Следователь Камаль поднял ее на заре. В руке он держал черный колпак. Казалось, он чуть ли не извинялся, что побеспокоил ее. И вообще он был какой-то другой — возбужденный, неуверенный в себе. Знает, что сегодня я должна умереть, подумала Лина. Может быть, сам стыдится того, что ему предстоит сделать. А может, опасается, что не сможет как следует ее изнасиловать.
— Ана асиф (Прошу прощения), — сказал он.
— Не говорите так, — ответила Лина. — Вообще ничего не говорите. — Ей не хотелось этого слушать. Вид насильника с комплексом вины был ей невыносим.
— Прошу прощения, — повторил он. — Я не знал.
Он надел ей на голову черный колпак и вывел в коридор. Вместо прежних грубых толчков он аккуратно вел ее под руку. Они дошли до конца коридора, вошли в какой-то проход через железную дверь, потом свернули направо. Она услышала, как Камаль сказал: «Осторожно»; он положил ее руку на перила, и они стали спускаться по лестнице — один пролет, второй, третий. Дойдя до низу, они остановились. Лина снова услышала голос Камаля, который разговаривал с другим человеком.
— Мифтаах? — сказал Камаль. Он просил ключ.
— Айвах! (Да!) — ответил другой человек.
— Они ждут?
— Айвах! — снова ответил тот. — Аль Сафир аль-Сауди.
Саудовский посол. Что это значило? Саудовцы тоже хотели ее смерти? Может быть, они приехали посмотреть? Послышалась какая-то возня и тихий разговор, которого она не разобрала. Потом Лина услышала звук тяжелой открывающейся двери и почувствовала солнечный свет — даже через толстую ткань колпака.
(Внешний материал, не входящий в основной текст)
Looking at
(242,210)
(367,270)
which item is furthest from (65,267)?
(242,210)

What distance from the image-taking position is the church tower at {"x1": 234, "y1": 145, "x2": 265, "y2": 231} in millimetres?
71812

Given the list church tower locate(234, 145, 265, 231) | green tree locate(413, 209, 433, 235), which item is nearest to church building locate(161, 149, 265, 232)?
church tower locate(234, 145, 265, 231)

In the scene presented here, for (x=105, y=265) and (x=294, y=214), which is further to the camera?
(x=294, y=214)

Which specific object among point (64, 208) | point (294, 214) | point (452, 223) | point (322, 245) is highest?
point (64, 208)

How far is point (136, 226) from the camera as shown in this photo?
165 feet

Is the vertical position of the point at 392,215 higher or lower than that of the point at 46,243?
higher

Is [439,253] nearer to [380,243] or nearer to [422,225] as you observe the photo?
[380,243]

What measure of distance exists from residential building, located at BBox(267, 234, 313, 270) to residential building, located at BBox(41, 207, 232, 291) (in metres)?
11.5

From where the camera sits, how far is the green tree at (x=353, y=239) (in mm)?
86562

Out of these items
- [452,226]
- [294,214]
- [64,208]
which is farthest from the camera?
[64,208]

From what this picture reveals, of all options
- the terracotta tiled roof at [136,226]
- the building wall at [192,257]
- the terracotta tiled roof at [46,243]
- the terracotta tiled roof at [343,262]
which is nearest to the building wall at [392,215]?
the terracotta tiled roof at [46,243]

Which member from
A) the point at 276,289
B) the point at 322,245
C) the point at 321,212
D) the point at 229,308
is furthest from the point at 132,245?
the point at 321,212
Ее провели еще на несколько шагов, потом открылась другая дверь, и она ощутила на своих руках дуновение свежего воздуха. Ее сердце на мгновение подпрыгнуло — она не в тюрьме! — но Лина быстро прогнала эту мысль. Они играли с ней в какую-то новую игру, но конец всегда был один. Она почувствовала, что уже другая рука ведет ее вперед, а потом усаживает ее на заднее сиденье какой-то машины. Значит, они везут ее убивать в другое место. Водитель сказал ей, чтобы она легла на пол, и накрыл ее сверху дурно пахнущим тюремным одеялом. Вот он, ее погребальный саван!
— Вы любите музыку? — спросил водитель по-английски. Он вставил кассету в магнитофон. Это была арабская поп-музыка — какая-то женщина с голосом как у дворовой кошки пела под металлический аккомпанемент электрического «уда».
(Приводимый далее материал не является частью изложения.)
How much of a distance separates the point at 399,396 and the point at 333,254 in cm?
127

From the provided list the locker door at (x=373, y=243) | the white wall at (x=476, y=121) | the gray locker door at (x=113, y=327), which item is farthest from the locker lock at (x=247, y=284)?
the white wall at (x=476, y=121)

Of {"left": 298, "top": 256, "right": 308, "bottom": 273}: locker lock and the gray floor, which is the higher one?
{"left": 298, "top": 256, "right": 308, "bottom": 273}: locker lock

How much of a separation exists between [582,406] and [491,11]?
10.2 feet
— Не надо музыки, — сказала Лина из-под одеяла. К ее удивлению, он немедленно выключил магнитофон. Что ж, у смертников, по крайней мере, есть особые права.
Они ехали долго, очень долго. Через одеяло Лина чувствовала ветер. Видимо, они ехали по широкому открытому шоссе. Лина хотела, чтобы это уже скорее кончилось. В ее сознание стали закрадываться предательские мыслишки о том, что она может спастись. Это было опасно. Неизбежность смерти служила единственным подспорьем мужеству. Если же оставалась возможность спастись и было для чего жить, то возвращался ужас. Но вот машина снизила скорость на одном круговом объезде, потом на другом. До Лины донесся странный шум, похожий на гул мотора, вначале отдаленный, потом все ближе. Она даже подумала, не сошла ли она с ума после стольких часов страха и напряжения.
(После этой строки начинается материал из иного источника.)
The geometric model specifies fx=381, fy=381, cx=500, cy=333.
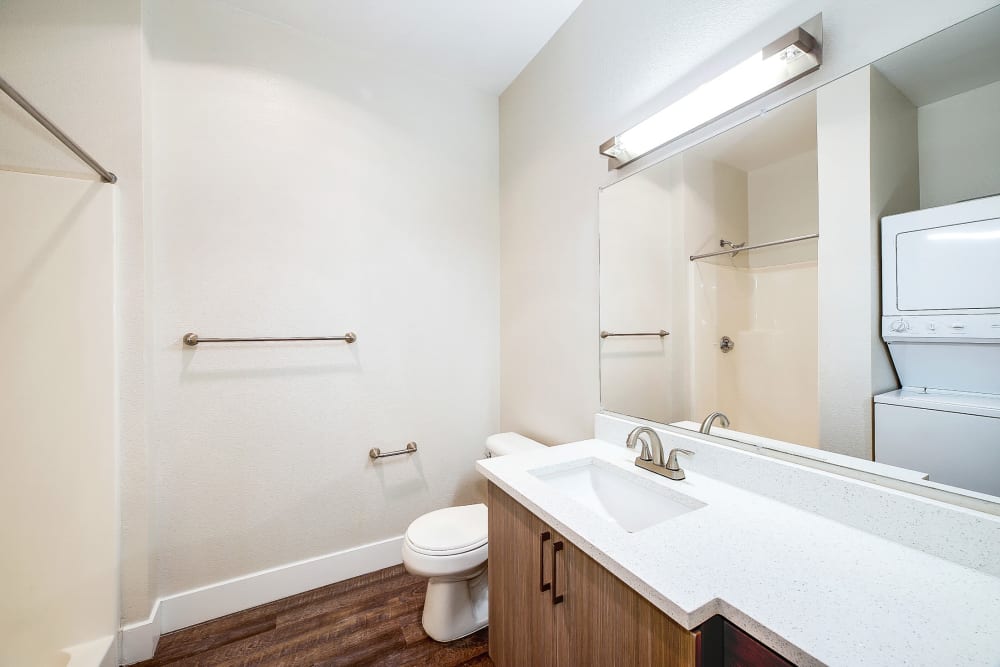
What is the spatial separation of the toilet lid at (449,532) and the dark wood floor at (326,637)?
1.23ft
Машина сделала поворот и остановилась. Водитель опустил стекло и сказал по-арабски: «Сафир аль-Саудийя». Опять саудовский посол! Водитель показывал кому-то — судя по грубому голосу, охраннику — какие-то бумаги, а может быть, отдавал деньги — Лина понять не могла. Потом, когда охранник пустил их через пропускной пункт, она услышала грубое ворчание.
Водитель снова поднял стекло и нажал на газ.
— Вы любите музыку? — еще раз спросил он.
— Да, — ответила Лина. В этот момент она поняла или каким-то шестым чувством почувствовала, что будет жить.
Слушать музыкальные трели ей пришлось секунд тридцать, а потом машина остановилась. Водитель открыл дверь, стянул с нее грязное одеяло и бросил на землю. Он помог Лине встать на ноги, потом аккуратно развязал на ней черный колпак и снял его.
Обретя зрение, Лина увидела в десяти метрах от машины самолет «Лир». Трап был опущен, а в открытом люке стоял стюард, знаками подзывая ее подняться на борт. Лина обернулась и посмотрела на машину. Это был длинный черный лимузин с дипломатическими номерами. И тут она наконец поняла, что водитель был шофером саудовского посла.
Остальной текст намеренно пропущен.